In the case of the Kingdom Trails, my humble opinion is that they are reaching a tipping point. The trails are super popular and do generate tremendous economic benefit to area but what if you are that landowner who reaps no economic benefit, has no "skin in the game" and basically donates their land for 25 years to only see their asset (property) overused and overrun for no benefit to them. I'd personally be looking from some payback and this may very well have been done to leverage that payback. Remember the campaign a few years ago to "Save Sidewinder" ? 
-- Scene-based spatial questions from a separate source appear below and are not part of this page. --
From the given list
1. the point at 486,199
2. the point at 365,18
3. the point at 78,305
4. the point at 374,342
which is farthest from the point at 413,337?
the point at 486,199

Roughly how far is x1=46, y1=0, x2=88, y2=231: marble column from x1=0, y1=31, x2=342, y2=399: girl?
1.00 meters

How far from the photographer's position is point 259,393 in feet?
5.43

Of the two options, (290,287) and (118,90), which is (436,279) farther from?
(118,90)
Life is not "Rainbows and Unicorns" all the time and sometimes you have face the music. The Kingdom Trails will survive and improve, but negotiations and conversations need to happen to keep all the landowners happy and make sure the economic balance is equalized.


----------



## skiMEbike (Feb 18, 2020)

It's unfortunate as the loss of land access literally splits the trail network in half with no way easy connection between the northern trails and southern trails on Darling Hill.    As WoodCore states it sounds like it reached a tipping point that built up over the years.   I read on another forum that the "final straw" was when the KTA forbid the landowners access on groomed MTB trails.


----------



## thetrailboss (Feb 18, 2020)

skiMEbike said:


> It's unfortunate as the loss of land access literally splits the trail network in half with no way easy connection between the northern trails and southern trails on Darling Hill.    As WoodCore states it sounds like it reached a tipping point that built up over the years.   I read on another forum that the "final straw" was when the KTA forbid the landowners access on groomed MTB trails.



I don't know about that event.  I do know that the major driver was that at least one owner had horses and KTA riders frequently scared the horses or slapped the horses as they biked by.
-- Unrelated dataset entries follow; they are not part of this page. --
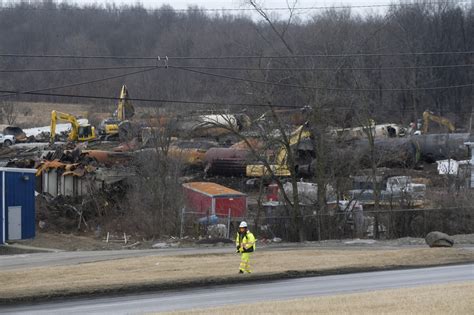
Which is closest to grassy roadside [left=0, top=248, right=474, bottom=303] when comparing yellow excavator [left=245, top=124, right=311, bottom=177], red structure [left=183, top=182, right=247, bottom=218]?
yellow excavator [left=245, top=124, right=311, bottom=177]

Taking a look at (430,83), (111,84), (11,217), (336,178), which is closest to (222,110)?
(336,178)

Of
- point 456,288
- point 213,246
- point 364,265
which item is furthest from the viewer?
point 213,246

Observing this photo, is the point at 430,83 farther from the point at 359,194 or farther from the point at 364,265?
the point at 364,265

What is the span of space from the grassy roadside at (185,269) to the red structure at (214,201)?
11.0 meters

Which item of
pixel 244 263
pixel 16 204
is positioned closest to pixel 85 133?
pixel 16 204

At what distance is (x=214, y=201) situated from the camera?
42219 mm

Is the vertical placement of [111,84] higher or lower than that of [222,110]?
higher

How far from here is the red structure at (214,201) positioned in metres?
42.4

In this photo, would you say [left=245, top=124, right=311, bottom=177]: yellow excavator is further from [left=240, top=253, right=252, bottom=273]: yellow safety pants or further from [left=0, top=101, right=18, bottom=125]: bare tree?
[left=0, top=101, right=18, bottom=125]: bare tree

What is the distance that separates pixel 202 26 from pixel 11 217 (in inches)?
4382

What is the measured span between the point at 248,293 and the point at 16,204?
22.6 m

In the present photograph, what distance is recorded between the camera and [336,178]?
136ft

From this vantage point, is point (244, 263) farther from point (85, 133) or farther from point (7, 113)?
point (7, 113)

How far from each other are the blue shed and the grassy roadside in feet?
35.5
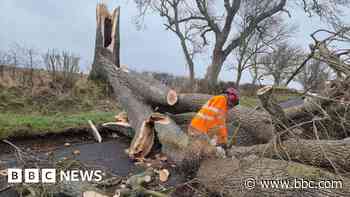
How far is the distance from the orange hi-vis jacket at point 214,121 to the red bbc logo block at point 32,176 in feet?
5.77

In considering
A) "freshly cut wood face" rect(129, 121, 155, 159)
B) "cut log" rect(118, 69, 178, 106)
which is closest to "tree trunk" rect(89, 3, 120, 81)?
"cut log" rect(118, 69, 178, 106)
And FWIW VT Digger reported that KTA has a $1 million bid on one of the properties.


----------



## skiMEbike (Feb 19, 2020)

thetrailboss said:


> I don't know about that event.  I do know that the major driver was that at least one owner had horses and KTA riders frequently scared the horses or slapped the horses as they biked by.
> 
> And FWIW VT Digger reported that KTA has a $1 million bid on one of the properties.
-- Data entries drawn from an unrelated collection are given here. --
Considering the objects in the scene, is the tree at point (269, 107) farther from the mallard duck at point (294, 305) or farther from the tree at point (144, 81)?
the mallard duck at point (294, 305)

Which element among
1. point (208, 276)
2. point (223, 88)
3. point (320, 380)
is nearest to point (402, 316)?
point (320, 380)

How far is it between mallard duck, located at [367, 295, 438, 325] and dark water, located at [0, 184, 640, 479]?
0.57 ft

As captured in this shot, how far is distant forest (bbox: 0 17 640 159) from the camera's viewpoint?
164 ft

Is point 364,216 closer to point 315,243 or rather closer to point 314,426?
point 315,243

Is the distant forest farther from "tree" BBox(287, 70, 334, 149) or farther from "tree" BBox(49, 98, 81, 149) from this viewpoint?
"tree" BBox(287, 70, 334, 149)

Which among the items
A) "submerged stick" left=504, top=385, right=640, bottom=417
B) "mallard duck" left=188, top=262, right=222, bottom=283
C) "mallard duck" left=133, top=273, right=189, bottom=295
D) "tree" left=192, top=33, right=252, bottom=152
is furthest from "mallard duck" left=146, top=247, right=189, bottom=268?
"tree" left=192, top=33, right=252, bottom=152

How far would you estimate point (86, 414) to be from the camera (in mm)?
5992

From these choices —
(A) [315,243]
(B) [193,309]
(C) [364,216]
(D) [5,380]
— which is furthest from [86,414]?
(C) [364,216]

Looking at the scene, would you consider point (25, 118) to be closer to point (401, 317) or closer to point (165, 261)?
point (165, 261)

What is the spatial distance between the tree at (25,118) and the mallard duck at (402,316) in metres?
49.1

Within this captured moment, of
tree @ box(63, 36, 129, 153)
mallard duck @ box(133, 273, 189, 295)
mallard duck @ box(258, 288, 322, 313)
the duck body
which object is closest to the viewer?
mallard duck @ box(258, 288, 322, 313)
I heard the land that KTA is pursuing is the old home of our dear friend from Jay Peak, Ariel Quiros....I am not sure if it is one of the 3 land owners that decided to ban the bikes on their properties.


----------



## thetrailboss (Feb 19, 2020)

skiMEbike said:


> I heard the land that KTA is pursuing is the old home of our dear friend from Jay Peak, Ariel Quiros....I am not sure if it is one of the 3 land owners that decided to ban the bikes on their properties.



You are correct.  The home and property formerly belonged to the owners of the Wildflower Inn.  For whatever reason, Q bought this house and a few others for the land.  It is now in the control of the receiver.  

https://vtdigger.org/2020/02/10/kin...e-works-to-purchase-240-acre-quiros-property/


----------



## thetrailboss (Feb 20, 2020)

And now some guy is complaining that Kingdom Trails needs an Act 250 permit....

http://www.northstarmonthly.com/fea...v4uj52JDZMGlBjrC0oP1DNa02cdr--ieh9LFyv2sbriXk

Looks like a guy from out of the area who likes to stir up trouble.


----------